%%

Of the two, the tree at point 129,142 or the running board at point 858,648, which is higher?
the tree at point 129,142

%%
%%

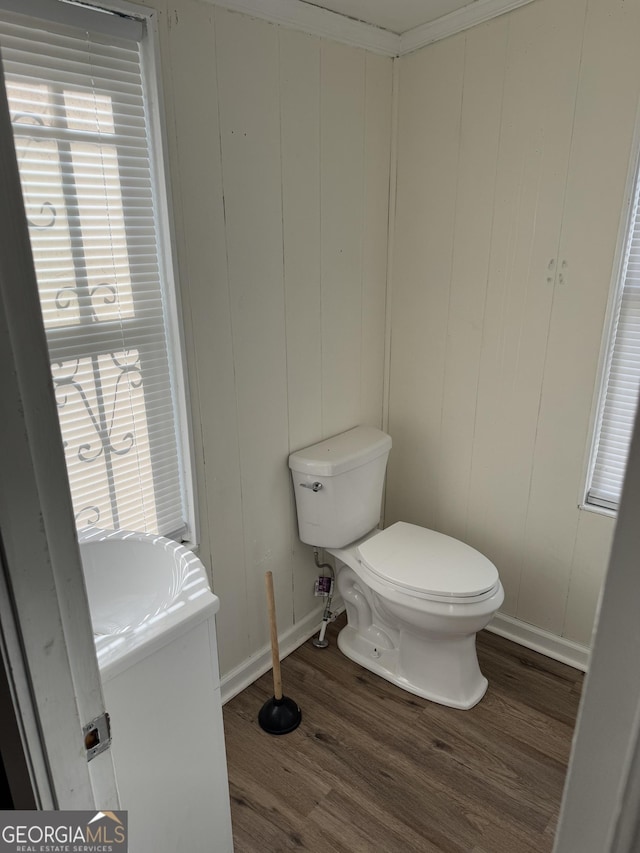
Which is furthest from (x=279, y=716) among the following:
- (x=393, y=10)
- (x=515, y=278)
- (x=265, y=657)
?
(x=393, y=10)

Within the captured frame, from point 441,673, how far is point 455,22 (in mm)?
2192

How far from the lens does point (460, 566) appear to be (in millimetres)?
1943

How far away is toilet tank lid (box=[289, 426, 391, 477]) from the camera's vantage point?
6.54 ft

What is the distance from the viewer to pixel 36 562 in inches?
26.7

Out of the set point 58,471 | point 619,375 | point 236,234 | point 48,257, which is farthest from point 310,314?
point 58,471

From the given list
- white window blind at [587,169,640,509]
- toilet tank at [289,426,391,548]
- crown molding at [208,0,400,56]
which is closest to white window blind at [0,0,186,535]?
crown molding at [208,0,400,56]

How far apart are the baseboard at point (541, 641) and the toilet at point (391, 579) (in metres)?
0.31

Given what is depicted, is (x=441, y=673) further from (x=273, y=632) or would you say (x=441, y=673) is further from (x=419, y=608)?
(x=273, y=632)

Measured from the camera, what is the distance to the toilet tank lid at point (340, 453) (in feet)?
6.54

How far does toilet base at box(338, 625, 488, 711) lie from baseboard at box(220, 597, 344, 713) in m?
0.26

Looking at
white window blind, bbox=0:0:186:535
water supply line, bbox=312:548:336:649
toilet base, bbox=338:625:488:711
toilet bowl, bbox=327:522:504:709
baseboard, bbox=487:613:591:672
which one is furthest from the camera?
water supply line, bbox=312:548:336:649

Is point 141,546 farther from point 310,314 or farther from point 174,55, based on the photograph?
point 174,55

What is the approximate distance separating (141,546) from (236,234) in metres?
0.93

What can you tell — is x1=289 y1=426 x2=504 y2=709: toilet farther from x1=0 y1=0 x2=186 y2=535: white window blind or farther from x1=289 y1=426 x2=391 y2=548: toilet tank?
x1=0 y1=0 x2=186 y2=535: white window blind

%%
%%

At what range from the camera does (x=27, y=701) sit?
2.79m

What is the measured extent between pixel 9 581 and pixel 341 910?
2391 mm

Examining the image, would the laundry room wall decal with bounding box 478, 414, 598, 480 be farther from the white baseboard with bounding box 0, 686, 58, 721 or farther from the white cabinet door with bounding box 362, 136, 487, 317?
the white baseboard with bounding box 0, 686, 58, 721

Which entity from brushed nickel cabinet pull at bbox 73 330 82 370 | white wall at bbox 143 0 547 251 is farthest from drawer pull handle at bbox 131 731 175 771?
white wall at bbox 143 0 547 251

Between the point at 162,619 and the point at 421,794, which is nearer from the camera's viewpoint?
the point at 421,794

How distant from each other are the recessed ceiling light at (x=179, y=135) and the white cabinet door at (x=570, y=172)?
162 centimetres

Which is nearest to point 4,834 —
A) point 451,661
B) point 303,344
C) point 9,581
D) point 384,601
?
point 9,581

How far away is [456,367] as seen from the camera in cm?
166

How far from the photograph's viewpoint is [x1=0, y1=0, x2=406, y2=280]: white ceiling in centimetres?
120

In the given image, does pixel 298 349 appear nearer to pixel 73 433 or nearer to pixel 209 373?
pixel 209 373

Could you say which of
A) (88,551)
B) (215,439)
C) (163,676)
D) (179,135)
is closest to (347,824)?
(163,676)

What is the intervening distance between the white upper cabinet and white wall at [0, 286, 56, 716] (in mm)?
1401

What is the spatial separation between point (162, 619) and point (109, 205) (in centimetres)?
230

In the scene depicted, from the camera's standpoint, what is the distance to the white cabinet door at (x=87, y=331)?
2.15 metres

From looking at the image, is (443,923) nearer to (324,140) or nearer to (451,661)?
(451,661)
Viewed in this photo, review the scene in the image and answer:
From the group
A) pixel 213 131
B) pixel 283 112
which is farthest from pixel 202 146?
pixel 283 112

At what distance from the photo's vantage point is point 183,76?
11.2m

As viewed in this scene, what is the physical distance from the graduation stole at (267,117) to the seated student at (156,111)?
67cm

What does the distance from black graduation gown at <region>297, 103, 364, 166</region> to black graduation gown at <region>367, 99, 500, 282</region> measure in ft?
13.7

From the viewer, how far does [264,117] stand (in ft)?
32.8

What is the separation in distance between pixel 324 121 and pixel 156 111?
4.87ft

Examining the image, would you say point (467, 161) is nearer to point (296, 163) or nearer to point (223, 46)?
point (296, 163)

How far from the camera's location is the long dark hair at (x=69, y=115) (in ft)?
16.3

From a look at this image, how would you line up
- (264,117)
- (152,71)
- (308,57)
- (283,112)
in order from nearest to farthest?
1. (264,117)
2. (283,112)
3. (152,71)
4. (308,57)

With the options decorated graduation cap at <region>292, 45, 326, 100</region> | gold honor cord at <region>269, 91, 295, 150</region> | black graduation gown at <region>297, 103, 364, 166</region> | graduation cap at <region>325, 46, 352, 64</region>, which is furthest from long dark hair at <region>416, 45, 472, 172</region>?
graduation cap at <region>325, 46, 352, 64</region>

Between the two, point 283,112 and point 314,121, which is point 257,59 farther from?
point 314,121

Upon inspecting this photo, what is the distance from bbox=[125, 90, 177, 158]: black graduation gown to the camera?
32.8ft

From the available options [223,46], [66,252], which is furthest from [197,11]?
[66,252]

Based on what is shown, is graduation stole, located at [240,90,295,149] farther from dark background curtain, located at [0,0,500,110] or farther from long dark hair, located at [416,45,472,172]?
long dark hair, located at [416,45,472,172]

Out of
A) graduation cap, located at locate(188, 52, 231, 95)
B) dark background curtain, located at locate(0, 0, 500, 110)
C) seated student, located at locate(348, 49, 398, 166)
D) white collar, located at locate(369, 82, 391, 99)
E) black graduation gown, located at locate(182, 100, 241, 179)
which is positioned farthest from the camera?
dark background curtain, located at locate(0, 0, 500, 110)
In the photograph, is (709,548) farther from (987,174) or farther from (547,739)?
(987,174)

%%

**TASK GOAL:** In how many lines of the records above does the word "closest" appear? Reply with the number alone.

**EXPECTED ANSWER:** 2